Exercise text:
========

HONG KONG (AP) — China’s exports slowed in November and its imports declined, falling below forecasts and underscoring potential weakness in trade at a time when its leaders are striving to boost the economy after the shocks of the COVID-19 pandemic.
Customs data Tuesday showed exports grew 6.7% from a year earlier, down from a 12.7% increase in October. Analysts had estimated that exports had risen more than 8%.
Imports fell 3.9% from a year earlier, reflecting weak demand from industries and consumers.
With exports outpacing imports, China’s trade surplus rose to $97.4 billion.
The report came a day after Beijing pledged to loosen monetary policy and provide more support for the world’s No. 2 economy.
U.S. President-elect Donald Trump has threatened to slap tariffs of 60% or more on imports of Chinese goods, complicating Beijing's efforts by threatening an area of the economy that has performed relatively well while the property sector remains in the doldrums and consumer spending remains fragile.
Some analysts say that the latest setbacks are likely to be temporary.
“We expect exports to accelerate again in the coming months, supported by gains in export competitiveness and exporters front-running tariffs,” Zichun Huang of Capital Economics said in a note.
“Import volumes declined last month, but they are likely to recover in the short run as accelerated fiscal spending boosts demand for industrial commodities,” she said.
The effects of tariffs will likely only be felt in the middle of 2025, Huang wrote.
Exports to the U.S. grew 8% in November compared to the same period last year, while outbound goods to the European Union rose 7.2%.
However, shipments to Russia fell 2.6% year-on-year compared to October, when exports to Russia rose 27%. The decline comes several months after the U.S. imposed secondary sanctions on goods deemed to support Russia's military operations, including some Chinese firms that the U.S. accused of helping Moscow circumvent sanctions.
In another sign of slack demand, consumer inflation in November was a lower-than-expected 0.2%, according to data released Monday, down from 0.3% the month before mainly due to lower food prices.
But late last month, an official survey by the National Bureau of Statistics showed China's factory activity expanding for a second consecutive month in November, rising to 50.3, the highest figure reported in seven months. A reading above 50 suggests growth while below 50 represents a contraction.
The revival in factory orders may also reflect efforts to beat higher tariffs, analysts said.

========

Records supplied:
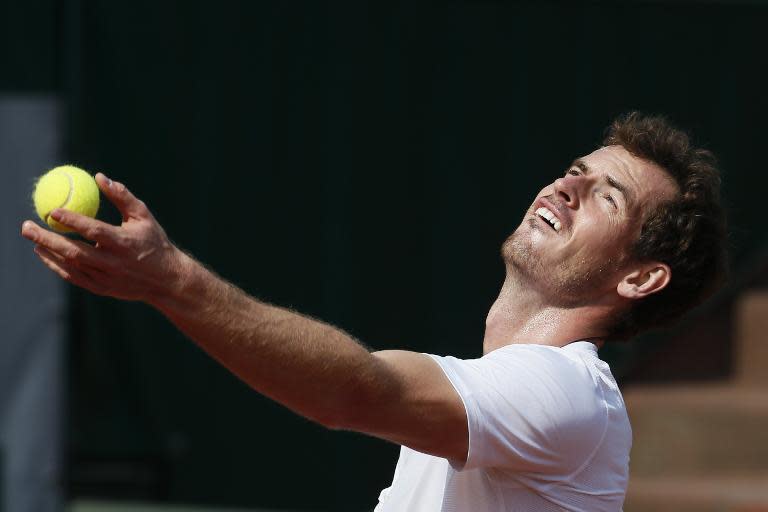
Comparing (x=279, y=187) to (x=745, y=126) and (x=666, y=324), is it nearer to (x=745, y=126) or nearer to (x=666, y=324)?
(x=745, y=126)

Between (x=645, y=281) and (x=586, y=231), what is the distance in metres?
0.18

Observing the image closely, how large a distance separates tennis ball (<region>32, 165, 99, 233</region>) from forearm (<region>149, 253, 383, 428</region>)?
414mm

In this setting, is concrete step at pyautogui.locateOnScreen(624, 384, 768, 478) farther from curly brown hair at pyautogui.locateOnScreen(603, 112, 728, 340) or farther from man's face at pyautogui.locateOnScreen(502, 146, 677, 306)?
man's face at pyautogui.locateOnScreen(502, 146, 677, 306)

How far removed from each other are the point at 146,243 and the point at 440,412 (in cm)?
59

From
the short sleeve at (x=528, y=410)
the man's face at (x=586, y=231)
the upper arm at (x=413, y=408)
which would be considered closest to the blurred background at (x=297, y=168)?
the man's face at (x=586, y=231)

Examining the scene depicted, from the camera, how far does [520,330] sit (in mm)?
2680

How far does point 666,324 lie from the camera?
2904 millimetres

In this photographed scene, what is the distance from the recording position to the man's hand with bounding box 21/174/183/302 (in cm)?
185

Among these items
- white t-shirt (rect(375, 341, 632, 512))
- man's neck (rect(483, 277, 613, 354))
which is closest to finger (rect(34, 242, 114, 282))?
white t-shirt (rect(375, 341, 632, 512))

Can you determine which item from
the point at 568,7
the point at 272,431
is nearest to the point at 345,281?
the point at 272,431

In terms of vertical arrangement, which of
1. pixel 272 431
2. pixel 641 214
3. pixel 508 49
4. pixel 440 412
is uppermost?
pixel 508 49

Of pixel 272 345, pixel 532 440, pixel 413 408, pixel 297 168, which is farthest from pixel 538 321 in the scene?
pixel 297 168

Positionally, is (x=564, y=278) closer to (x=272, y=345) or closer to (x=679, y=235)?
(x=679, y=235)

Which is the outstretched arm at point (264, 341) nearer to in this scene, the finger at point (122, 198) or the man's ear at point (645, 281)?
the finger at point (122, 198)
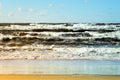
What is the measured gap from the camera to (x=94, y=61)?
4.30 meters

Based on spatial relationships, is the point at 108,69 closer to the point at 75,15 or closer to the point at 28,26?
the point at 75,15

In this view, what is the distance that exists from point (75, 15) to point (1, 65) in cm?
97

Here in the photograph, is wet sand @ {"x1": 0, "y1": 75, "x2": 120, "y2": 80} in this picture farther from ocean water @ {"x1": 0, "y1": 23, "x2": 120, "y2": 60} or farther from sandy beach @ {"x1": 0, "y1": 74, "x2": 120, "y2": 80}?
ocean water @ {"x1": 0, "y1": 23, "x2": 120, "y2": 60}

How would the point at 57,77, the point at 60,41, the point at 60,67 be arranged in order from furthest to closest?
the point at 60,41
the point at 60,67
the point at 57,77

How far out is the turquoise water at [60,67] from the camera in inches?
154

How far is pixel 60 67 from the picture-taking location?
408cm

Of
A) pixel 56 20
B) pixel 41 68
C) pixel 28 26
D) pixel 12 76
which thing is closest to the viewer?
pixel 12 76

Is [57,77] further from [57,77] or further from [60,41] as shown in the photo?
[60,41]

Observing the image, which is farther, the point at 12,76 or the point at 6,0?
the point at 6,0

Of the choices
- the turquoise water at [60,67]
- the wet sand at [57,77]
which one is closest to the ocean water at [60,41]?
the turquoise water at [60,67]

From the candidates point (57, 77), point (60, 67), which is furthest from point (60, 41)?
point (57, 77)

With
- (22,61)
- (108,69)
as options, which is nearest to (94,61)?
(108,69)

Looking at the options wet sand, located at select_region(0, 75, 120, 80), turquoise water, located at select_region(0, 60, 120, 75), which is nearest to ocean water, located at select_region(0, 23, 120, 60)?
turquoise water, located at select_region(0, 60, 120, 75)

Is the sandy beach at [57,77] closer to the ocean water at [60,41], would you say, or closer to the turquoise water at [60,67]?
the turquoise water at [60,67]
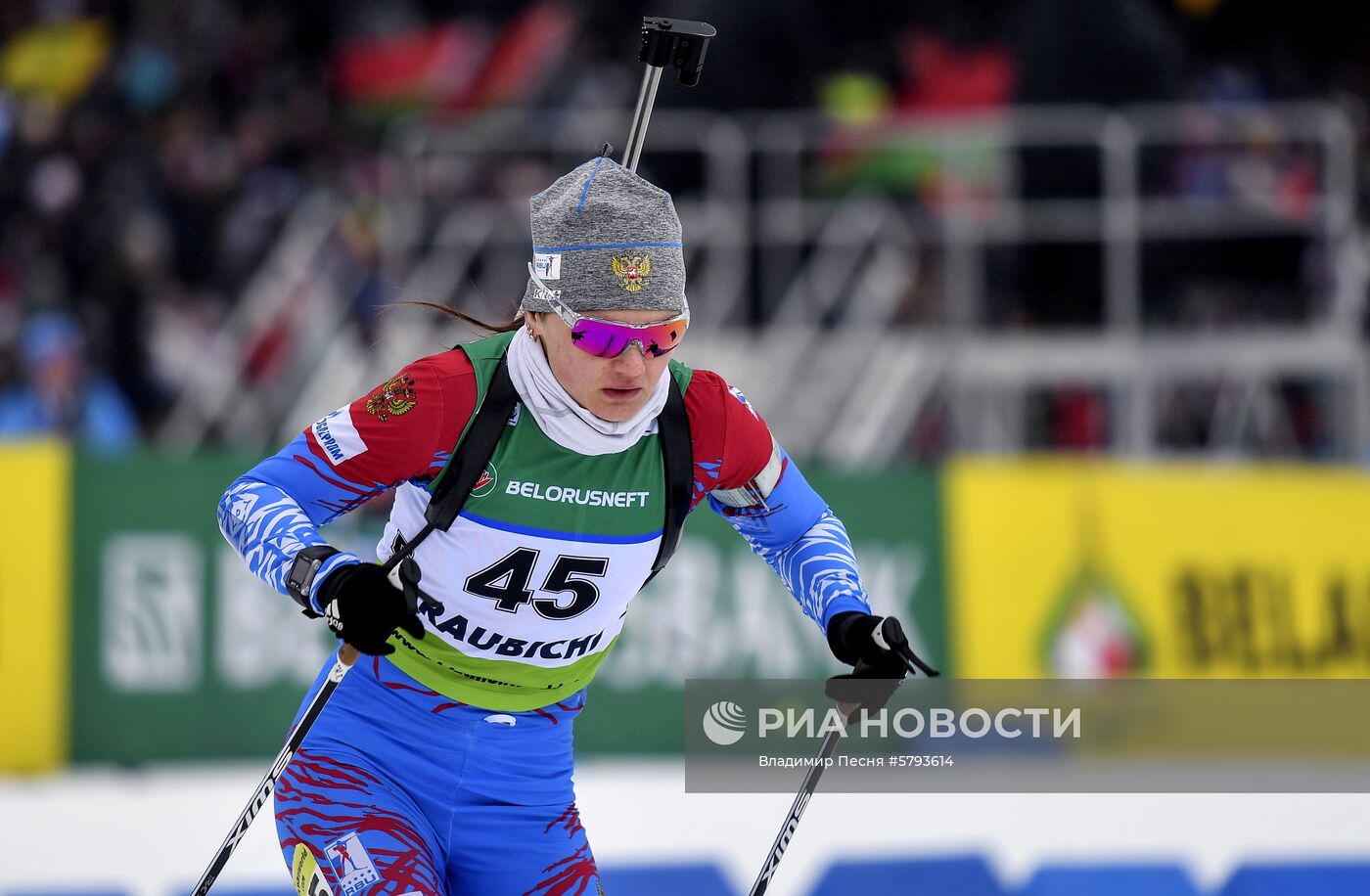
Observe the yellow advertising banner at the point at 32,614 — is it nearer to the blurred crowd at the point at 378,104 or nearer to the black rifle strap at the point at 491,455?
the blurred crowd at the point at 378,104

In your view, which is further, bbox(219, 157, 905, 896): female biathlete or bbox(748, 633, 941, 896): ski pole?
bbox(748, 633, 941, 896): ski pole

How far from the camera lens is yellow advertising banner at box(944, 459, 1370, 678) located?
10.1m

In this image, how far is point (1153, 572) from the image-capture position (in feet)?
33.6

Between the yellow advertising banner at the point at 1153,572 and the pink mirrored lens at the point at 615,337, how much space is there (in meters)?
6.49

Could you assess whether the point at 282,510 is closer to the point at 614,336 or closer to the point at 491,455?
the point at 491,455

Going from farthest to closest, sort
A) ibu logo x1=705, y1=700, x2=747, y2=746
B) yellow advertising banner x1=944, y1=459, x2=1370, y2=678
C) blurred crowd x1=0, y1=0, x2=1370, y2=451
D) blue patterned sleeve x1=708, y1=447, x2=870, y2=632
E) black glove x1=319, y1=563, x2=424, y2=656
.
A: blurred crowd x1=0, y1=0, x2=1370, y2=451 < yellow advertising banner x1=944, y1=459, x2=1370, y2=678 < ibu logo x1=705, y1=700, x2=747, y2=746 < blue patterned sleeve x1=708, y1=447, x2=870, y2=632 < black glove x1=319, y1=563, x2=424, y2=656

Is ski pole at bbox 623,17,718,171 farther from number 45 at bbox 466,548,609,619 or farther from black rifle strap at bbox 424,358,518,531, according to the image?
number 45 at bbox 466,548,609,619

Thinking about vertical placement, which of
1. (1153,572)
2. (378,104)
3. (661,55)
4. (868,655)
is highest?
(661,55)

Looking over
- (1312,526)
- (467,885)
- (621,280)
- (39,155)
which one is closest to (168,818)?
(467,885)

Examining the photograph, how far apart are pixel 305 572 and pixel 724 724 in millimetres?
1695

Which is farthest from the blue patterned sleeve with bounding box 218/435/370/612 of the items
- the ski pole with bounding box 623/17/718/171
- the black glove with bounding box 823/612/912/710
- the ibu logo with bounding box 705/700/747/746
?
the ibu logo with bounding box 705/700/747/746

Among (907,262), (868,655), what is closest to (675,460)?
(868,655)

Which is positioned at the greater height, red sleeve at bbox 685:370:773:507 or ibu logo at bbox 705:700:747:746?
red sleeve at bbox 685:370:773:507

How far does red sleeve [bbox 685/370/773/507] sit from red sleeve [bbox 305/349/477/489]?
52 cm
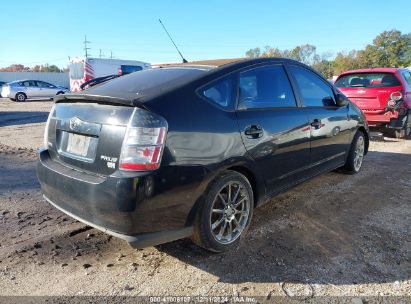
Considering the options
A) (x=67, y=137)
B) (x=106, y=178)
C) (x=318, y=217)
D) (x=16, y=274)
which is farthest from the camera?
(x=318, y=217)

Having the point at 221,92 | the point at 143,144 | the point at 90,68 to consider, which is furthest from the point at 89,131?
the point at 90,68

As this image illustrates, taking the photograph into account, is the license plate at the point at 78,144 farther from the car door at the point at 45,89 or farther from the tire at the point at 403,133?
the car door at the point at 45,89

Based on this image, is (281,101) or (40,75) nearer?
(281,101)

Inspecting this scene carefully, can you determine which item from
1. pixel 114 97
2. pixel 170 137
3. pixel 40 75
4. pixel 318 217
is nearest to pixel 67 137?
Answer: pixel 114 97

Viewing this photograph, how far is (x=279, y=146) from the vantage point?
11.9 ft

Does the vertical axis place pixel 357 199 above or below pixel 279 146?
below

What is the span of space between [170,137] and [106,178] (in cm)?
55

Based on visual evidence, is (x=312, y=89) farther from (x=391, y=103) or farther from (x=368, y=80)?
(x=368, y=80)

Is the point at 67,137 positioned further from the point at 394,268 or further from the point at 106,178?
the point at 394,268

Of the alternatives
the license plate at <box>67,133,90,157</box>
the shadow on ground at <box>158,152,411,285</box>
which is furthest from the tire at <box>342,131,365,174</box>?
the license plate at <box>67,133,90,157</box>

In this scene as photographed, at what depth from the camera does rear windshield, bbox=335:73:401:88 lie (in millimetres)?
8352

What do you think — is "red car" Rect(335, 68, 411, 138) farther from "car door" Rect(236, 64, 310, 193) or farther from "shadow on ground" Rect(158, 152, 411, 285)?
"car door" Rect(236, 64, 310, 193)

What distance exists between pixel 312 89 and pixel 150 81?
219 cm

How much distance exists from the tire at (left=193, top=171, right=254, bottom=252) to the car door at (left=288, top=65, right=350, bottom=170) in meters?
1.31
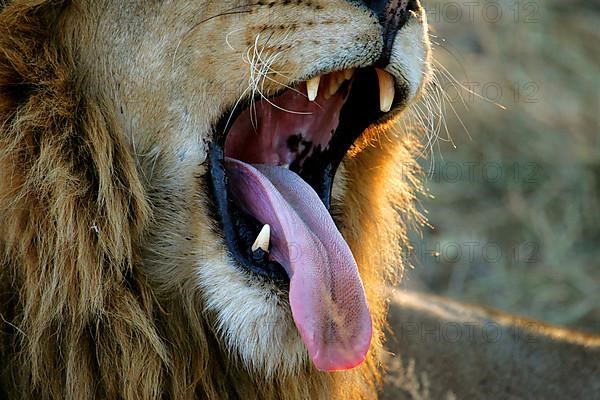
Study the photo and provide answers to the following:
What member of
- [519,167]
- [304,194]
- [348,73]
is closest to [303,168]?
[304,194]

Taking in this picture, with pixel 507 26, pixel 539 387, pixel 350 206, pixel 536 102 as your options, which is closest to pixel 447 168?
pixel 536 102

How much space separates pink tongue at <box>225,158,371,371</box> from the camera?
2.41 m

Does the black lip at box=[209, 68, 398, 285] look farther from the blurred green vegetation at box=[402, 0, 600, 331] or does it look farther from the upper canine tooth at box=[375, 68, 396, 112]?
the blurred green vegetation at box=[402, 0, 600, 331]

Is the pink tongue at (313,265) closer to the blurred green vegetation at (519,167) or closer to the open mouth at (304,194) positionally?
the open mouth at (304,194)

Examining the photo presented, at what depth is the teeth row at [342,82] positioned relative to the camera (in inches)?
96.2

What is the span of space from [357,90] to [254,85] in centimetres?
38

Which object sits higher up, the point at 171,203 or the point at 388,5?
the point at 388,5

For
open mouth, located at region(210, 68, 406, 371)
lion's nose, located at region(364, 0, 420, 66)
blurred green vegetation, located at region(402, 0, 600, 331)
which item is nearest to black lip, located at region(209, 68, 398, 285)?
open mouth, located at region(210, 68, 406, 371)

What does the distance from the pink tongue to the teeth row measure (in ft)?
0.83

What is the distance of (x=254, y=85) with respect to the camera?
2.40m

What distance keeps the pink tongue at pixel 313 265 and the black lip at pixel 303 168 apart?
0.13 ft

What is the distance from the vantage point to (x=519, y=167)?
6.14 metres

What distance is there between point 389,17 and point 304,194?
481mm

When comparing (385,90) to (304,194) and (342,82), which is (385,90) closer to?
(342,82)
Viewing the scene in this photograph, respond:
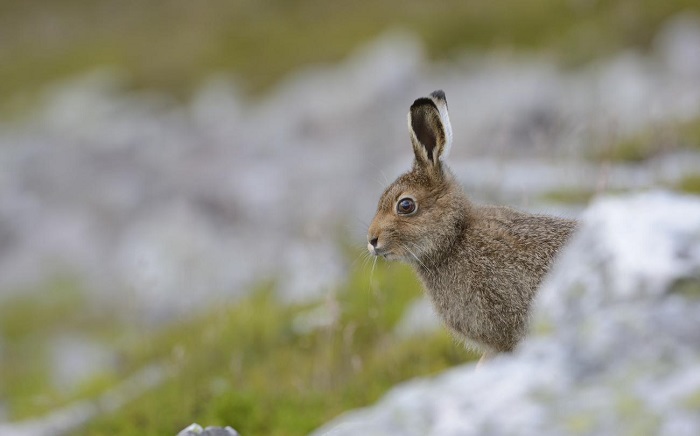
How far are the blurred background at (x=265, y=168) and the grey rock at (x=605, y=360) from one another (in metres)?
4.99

========

Activities:
- A) Write out the portion of the China trade article starting at "HONG KONG (AP)" and ending at "No. 2 economy.".
- B) Summarize the China trade article in two sentences.
Rely only on the China trade article, not on the items.

Problem solutions:
- A)
HONG KONG (AP) — China’s exports slowed in November and its imports declined, falling below forecasts and underscoring potential weakness in trade at a time when its leaders are striving to boost the economy after the shocks of the COVID-19 pandemic.
Customs data Tuesday showed exports grew 6.7% from a year earlier, down from a 12.7% increase in October. Analysts had estimated that exports had risen more than 8%.
Imports fell 3.9% from a year earlier, reflecting weak demand from industries and consumers.
With exports outpacing imports, China’s trade surplus rose to $97.4 billion.
The report came a day after Beijing pledged to loosen monetary policy and provide more support for the world’s No. 2 economy.

- B) China's exports grew 6.7% from a year earlier in November, down from 12.7% in October and below forecasts, while imports fell 3.9%, pushing the trade surplus to $97.4 billion. Some analysts say the setbacks are likely temporary, even as U.S. President-elect Donald Trump threatens tariffs of 60% or more on Chinese goods.